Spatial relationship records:
=======

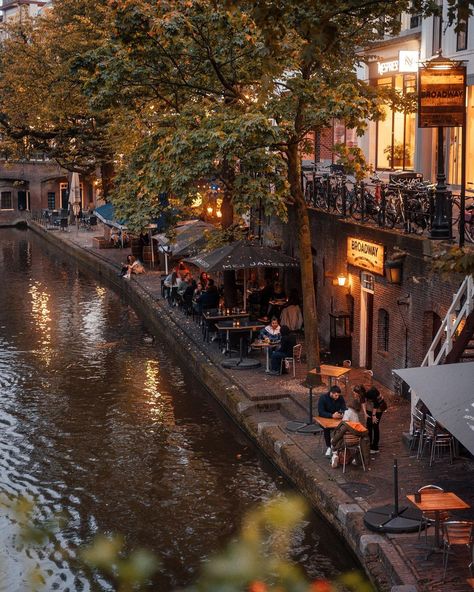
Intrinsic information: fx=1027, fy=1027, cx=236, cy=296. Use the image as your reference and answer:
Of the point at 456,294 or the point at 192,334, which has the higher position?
the point at 456,294

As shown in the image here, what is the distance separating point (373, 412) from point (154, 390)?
8.73 metres

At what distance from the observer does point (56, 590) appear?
1412 centimetres

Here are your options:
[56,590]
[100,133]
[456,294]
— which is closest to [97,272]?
[100,133]

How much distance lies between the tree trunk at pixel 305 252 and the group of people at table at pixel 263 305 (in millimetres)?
1134

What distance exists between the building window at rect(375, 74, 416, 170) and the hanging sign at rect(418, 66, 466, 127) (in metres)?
13.4

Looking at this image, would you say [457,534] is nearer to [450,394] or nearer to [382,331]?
[450,394]

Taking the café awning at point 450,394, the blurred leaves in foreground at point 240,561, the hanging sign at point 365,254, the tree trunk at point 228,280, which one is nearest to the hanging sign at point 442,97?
the hanging sign at point 365,254

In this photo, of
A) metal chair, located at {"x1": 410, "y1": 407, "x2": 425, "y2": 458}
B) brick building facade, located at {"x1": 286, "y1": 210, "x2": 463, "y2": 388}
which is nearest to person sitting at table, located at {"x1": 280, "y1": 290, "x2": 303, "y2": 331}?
brick building facade, located at {"x1": 286, "y1": 210, "x2": 463, "y2": 388}

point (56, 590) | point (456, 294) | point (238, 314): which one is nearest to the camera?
point (56, 590)

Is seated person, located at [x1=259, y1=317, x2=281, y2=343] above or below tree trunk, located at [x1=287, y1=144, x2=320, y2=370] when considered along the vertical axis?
below

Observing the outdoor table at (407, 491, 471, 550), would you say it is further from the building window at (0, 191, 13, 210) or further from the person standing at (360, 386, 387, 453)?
the building window at (0, 191, 13, 210)

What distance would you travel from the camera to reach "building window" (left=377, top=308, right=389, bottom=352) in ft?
77.8

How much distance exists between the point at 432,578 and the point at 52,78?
39.7 m

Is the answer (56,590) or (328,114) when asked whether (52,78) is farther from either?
(56,590)
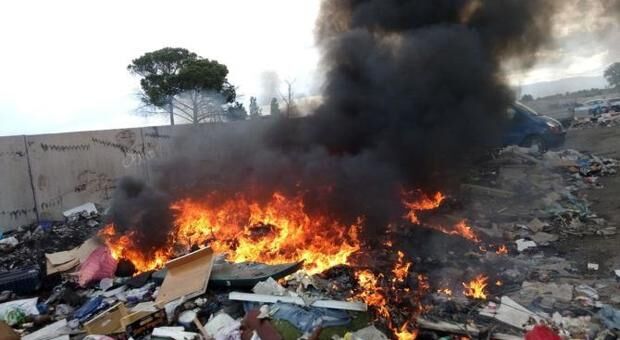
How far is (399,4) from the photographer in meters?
9.60

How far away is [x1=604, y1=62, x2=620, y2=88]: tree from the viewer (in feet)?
168

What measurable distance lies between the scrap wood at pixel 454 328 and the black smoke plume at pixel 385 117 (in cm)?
288

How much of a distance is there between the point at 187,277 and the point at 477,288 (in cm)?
390

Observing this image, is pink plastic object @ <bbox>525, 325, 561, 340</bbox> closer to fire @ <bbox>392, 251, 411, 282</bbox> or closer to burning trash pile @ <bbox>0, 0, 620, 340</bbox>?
burning trash pile @ <bbox>0, 0, 620, 340</bbox>

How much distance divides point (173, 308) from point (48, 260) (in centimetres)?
328

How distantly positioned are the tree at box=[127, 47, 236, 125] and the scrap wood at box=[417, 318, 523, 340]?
25.2m

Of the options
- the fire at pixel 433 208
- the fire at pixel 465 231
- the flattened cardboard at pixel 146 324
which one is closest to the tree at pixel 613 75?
the fire at pixel 433 208

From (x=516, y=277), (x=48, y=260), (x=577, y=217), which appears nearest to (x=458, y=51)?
(x=577, y=217)

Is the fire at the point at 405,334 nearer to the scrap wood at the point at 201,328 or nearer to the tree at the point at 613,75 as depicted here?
the scrap wood at the point at 201,328

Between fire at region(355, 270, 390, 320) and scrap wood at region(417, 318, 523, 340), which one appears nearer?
scrap wood at region(417, 318, 523, 340)

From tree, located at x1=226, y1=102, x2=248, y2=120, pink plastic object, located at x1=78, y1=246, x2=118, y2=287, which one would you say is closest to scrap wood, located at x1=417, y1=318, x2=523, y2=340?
pink plastic object, located at x1=78, y1=246, x2=118, y2=287

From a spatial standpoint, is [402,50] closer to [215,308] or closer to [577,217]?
[577,217]

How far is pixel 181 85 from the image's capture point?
2803 centimetres

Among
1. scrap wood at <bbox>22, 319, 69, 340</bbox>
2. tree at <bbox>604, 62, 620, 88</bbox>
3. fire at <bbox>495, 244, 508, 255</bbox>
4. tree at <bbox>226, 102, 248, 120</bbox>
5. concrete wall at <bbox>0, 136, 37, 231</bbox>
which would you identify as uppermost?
tree at <bbox>604, 62, 620, 88</bbox>
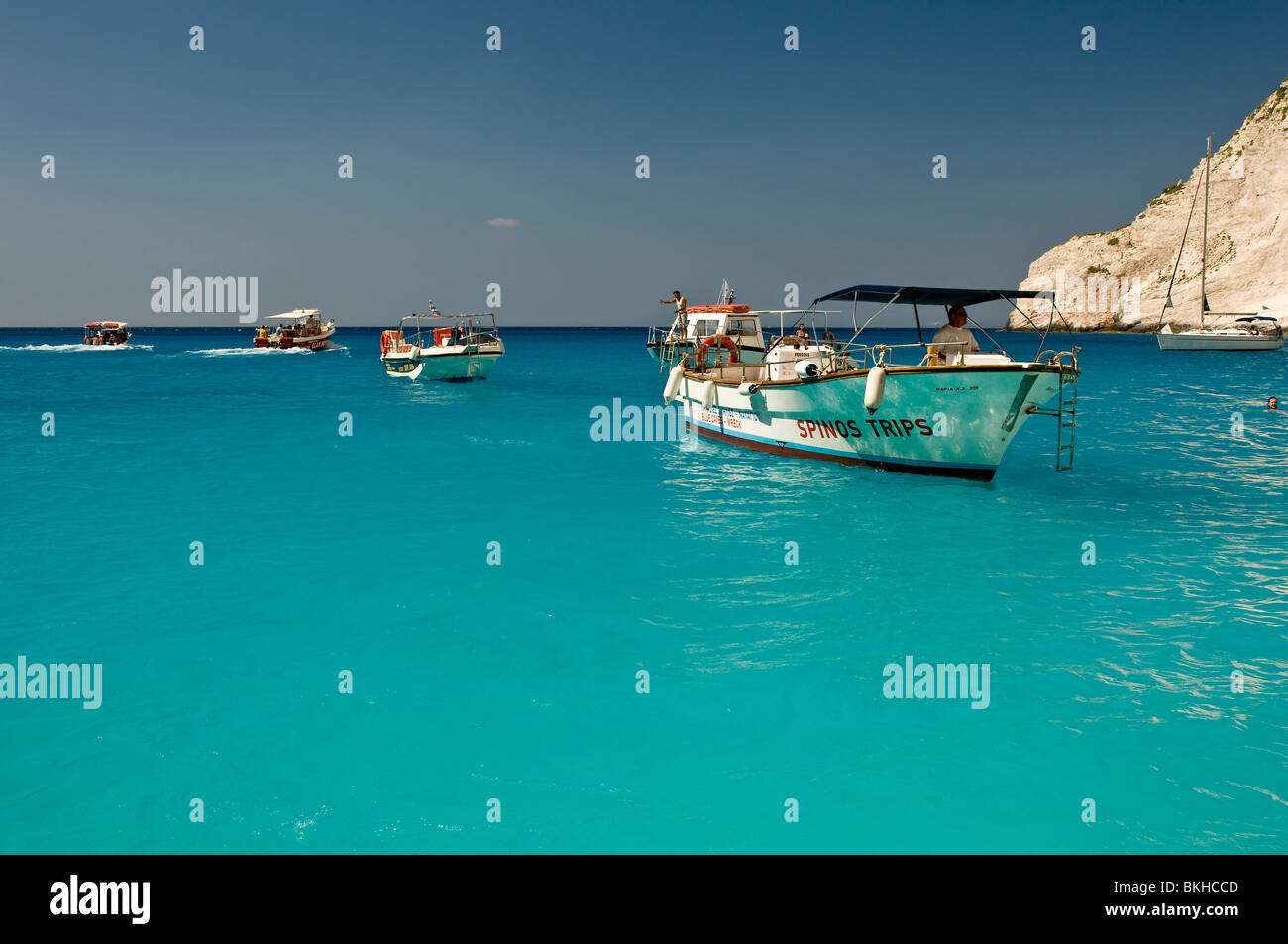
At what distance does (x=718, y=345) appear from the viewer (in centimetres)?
2534

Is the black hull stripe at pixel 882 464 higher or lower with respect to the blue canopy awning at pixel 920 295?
lower

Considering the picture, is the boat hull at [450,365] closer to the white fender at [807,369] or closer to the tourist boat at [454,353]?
the tourist boat at [454,353]

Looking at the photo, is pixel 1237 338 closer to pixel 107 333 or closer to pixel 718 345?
pixel 718 345

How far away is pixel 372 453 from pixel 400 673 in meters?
16.1

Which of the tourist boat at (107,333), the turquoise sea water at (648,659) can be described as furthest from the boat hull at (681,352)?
the tourist boat at (107,333)

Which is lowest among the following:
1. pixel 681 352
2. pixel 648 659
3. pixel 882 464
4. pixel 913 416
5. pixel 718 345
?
pixel 648 659

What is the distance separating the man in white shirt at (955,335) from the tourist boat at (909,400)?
7 cm

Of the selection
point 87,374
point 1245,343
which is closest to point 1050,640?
point 87,374

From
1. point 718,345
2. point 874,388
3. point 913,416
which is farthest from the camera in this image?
point 718,345

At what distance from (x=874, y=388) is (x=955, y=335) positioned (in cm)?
218

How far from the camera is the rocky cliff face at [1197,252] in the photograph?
9025cm

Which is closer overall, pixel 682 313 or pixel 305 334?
pixel 682 313

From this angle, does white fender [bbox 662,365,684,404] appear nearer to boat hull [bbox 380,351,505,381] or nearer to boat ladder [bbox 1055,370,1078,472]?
boat ladder [bbox 1055,370,1078,472]

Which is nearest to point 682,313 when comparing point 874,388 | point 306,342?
point 874,388
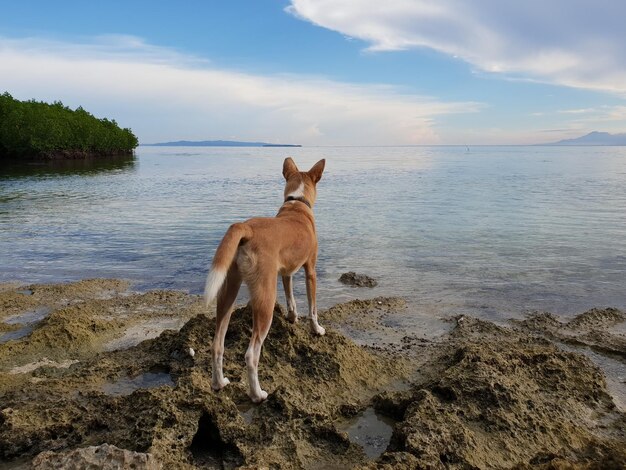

=======

Exercise task
Rewrite the whole listing, replacing every "camera" with "viewer" and keeping everything else as it is. Leave the pictures out of your answer.

Task result
Intrinsic information: fx=1027, fy=1027, cx=236, cy=296. Use the image as your reference and answer:
Of the point at 456,294 or the point at 192,334, which has the higher position?
the point at 456,294

As shown in the image here, what is the distance separating point (373, 412) from point (154, 390)?
8.73 metres

At what distance from the observer does point (56, 590) appear?
1412 centimetres

Here are your options:
[56,590]
[100,133]
[456,294]
— which is closest to [97,272]?
[100,133]

How much distance lies between the tree trunk at pixel 305 252 and the group of people at table at pixel 263 305 (in millimetres)?
1134

What distance exists between the building window at rect(375, 74, 416, 170) and the hanging sign at rect(418, 66, 466, 127) (in metres)?
13.4

Looking at this image, would you say [457,534] is nearer to [450,394] or nearer to [382,331]?
[450,394]

Taking the café awning at point 450,394, the blurred leaves in foreground at point 240,561, the hanging sign at point 365,254, the tree trunk at point 228,280, which one is nearest to the hanging sign at point 442,97?
the hanging sign at point 365,254

In this photo, of
A) metal chair, located at {"x1": 410, "y1": 407, "x2": 425, "y2": 458}
B) brick building facade, located at {"x1": 286, "y1": 210, "x2": 463, "y2": 388}
which is nearest to person sitting at table, located at {"x1": 280, "y1": 290, "x2": 303, "y2": 331}?
brick building facade, located at {"x1": 286, "y1": 210, "x2": 463, "y2": 388}

point (56, 590) | point (456, 294) | point (238, 314): which one is nearest to the viewer?
point (56, 590)

Is seated person, located at [x1=259, y1=317, x2=281, y2=343] above or below tree trunk, located at [x1=287, y1=144, x2=320, y2=370] when considered along the vertical axis?
below

Observing the outdoor table at (407, 491, 471, 550), would you say it is further from the building window at (0, 191, 13, 210) or further from the person standing at (360, 386, 387, 453)?
the building window at (0, 191, 13, 210)

What distance would you travel from the viewer to reach "building window" (left=377, top=308, right=389, bottom=352) in ft?
77.8

How much distance exists between the point at 432,578 and the point at 52,78?
39.7 m

Is the answer (56,590) or (328,114) when asked whether (52,78) is farther from either?
(56,590)
How far is (399,4) from the photographer in meters?
9.60

How far away is [x1=604, y1=62, x2=620, y2=88]: tree from the viewer (in feet)?
168

What measurable distance lies between the scrap wood at pixel 454 328 and the black smoke plume at pixel 385 117 (in cm)?
288

How much of a distance is there between the point at 187,277 and the point at 477,288 (in cm)?
390

Observing this image, is pink plastic object @ <bbox>525, 325, 561, 340</bbox> closer to fire @ <bbox>392, 251, 411, 282</bbox> or closer to burning trash pile @ <bbox>0, 0, 620, 340</bbox>?
burning trash pile @ <bbox>0, 0, 620, 340</bbox>

How much distance divides point (173, 308) from point (48, 260) (in centimetres)?
328

How distantly positioned are the tree at box=[127, 47, 236, 125] and the scrap wood at box=[417, 318, 523, 340]?
25.2m

Of the options
- the fire at pixel 433 208
- the fire at pixel 465 231
- the flattened cardboard at pixel 146 324
which one is closest to the tree at pixel 613 75?
the fire at pixel 433 208

From (x=516, y=277), (x=48, y=260), (x=577, y=217), which appears nearest to (x=458, y=51)?
(x=577, y=217)

Is the fire at the point at 405,334 nearer to the scrap wood at the point at 201,328 or nearer to the tree at the point at 613,75 as depicted here?
the scrap wood at the point at 201,328

Between fire at region(355, 270, 390, 320) and scrap wood at region(417, 318, 523, 340), which one appears nearer?
scrap wood at region(417, 318, 523, 340)

From tree, located at x1=226, y1=102, x2=248, y2=120, pink plastic object, located at x1=78, y1=246, x2=118, y2=287, which one would you say is closest to scrap wood, located at x1=417, y1=318, x2=523, y2=340?
pink plastic object, located at x1=78, y1=246, x2=118, y2=287

From a spatial standpoint, is [402,50] closer to [215,308] or closer to [577,217]?
[577,217]

How far is pixel 181 85 from the image's capture point?
2803 centimetres

Among
1. scrap wood at <bbox>22, 319, 69, 340</bbox>
2. tree at <bbox>604, 62, 620, 88</bbox>
3. fire at <bbox>495, 244, 508, 255</bbox>
4. tree at <bbox>226, 102, 248, 120</bbox>
5. concrete wall at <bbox>0, 136, 37, 231</bbox>
which would you identify as uppermost?
tree at <bbox>604, 62, 620, 88</bbox>
At what distance does (x=718, y=345) appear from the viewer (in centimetres)?
2534

Is the black hull stripe at pixel 882 464 higher or lower with respect to the blue canopy awning at pixel 920 295?
lower

Considering the picture, is the boat hull at [450,365] closer to the white fender at [807,369] or closer to the tourist boat at [454,353]?
the tourist boat at [454,353]

Looking at the photo, is pixel 1237 338 closer to pixel 107 333 or closer to pixel 718 345?
pixel 718 345

How far away is pixel 372 453 from pixel 400 673 in meters?
16.1

Which of the tourist boat at (107,333), the turquoise sea water at (648,659) can be described as furthest from the boat hull at (681,352)?
the tourist boat at (107,333)

Which is lowest among the following:
1. pixel 681 352
2. pixel 648 659
3. pixel 882 464
4. pixel 913 416
5. pixel 718 345
?
pixel 648 659

What is the distance separating the man in white shirt at (955,335) from the tourist boat at (909,400)?
7 cm

Of the selection
point 87,374
point 1245,343
which is closest to point 1050,640?
point 87,374

From
1. point 718,345
2. point 874,388
3. point 913,416
which is farthest from the viewer in this image?
point 718,345

At what distance from (x=874, y=388) is (x=955, y=335) positioned (in cm)?
218

How far from the viewer is the rocky cliff face at [1197,252] in the photograph?
9025cm

Which is closer overall, pixel 682 313 or pixel 305 334?
pixel 682 313

From this angle, does white fender [bbox 662,365,684,404] appear nearer to boat hull [bbox 380,351,505,381] or nearer to boat ladder [bbox 1055,370,1078,472]?
boat ladder [bbox 1055,370,1078,472]

Which is nearest to point 682,313 when comparing point 874,388 | point 306,342?
point 874,388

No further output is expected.